Beware of politicans who say they want to control the deficit, but at the same time suggerst programs which will boust it. Sometimes they have purchased shares in a venture that needs a steady stream of government money.
His suggestions sounds too much like what is going on in Afghanistan where US money spent on contracts to transport food, water, fuel and ammunition to American troops stationed at bases end up in the hands of the Taliban. So far they have collected $2.1 in tribute.
A man-date is as good as a woman-date, or a date with Data if he is free.
unbelievable.
However, when you are testing the general public, even a 5% false positive rate is intolerable. Only around 6% of the general population has used an illegal drug in the last month.

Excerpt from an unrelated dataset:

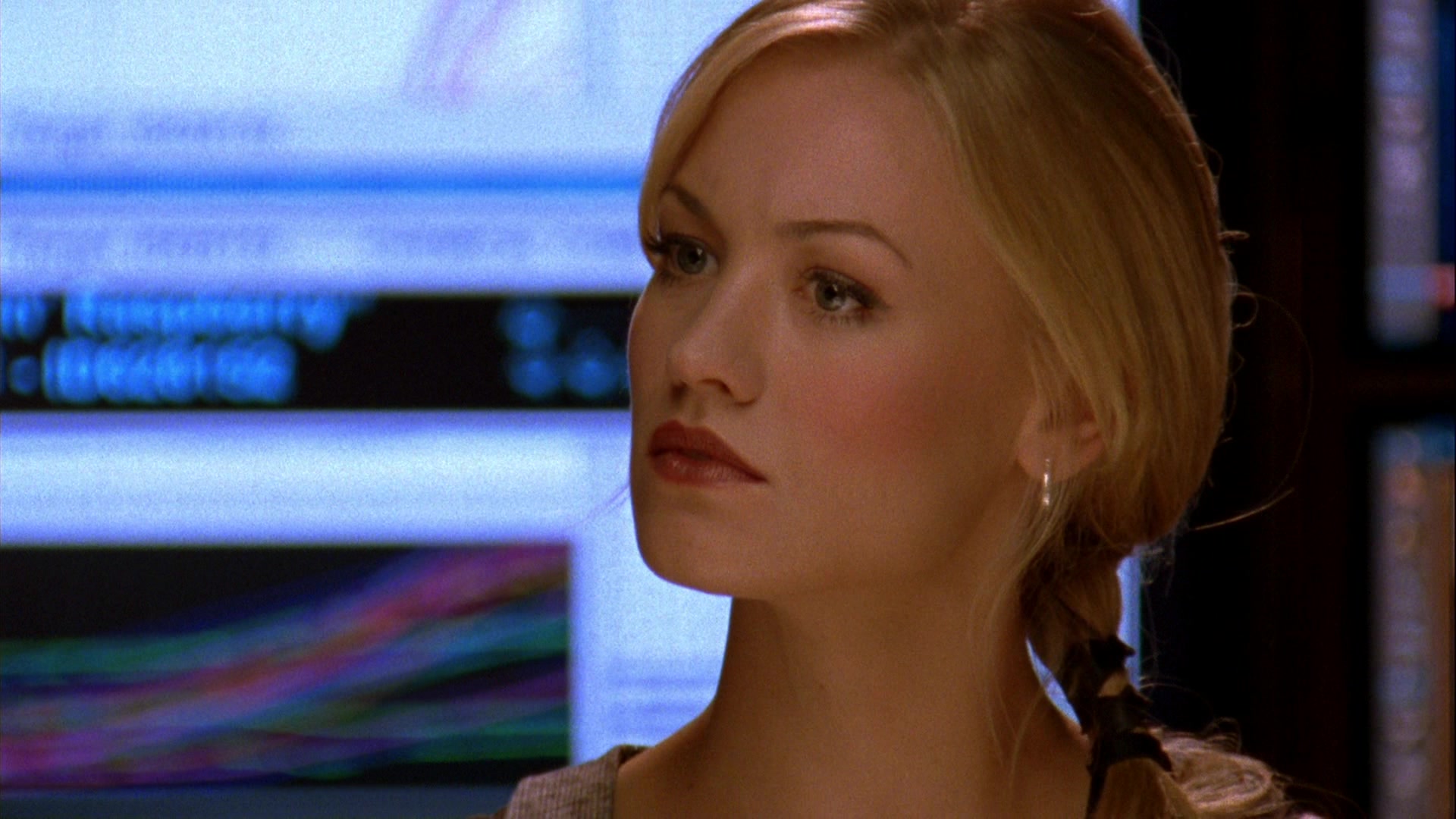 Chuck_2x07ChuckVersustheFatLady_0181.jpg Chuck_2x07ChuckVersustheFatLady_0181.jpg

That means about half of people who test positive for drugs will not have used drugs.
If the false positive rate is 10%, then 2/3s of all positives will be false and at 15%, 3/4s of all positive results will come from people who did not use drugs.
Once you start putting all these non-drug users in drug prevention programs, the drug treatment success rates will skyrocket. The non-users will walk out of the program as non-users and be counted as cured.
Orrin Hatch will congratulate himself.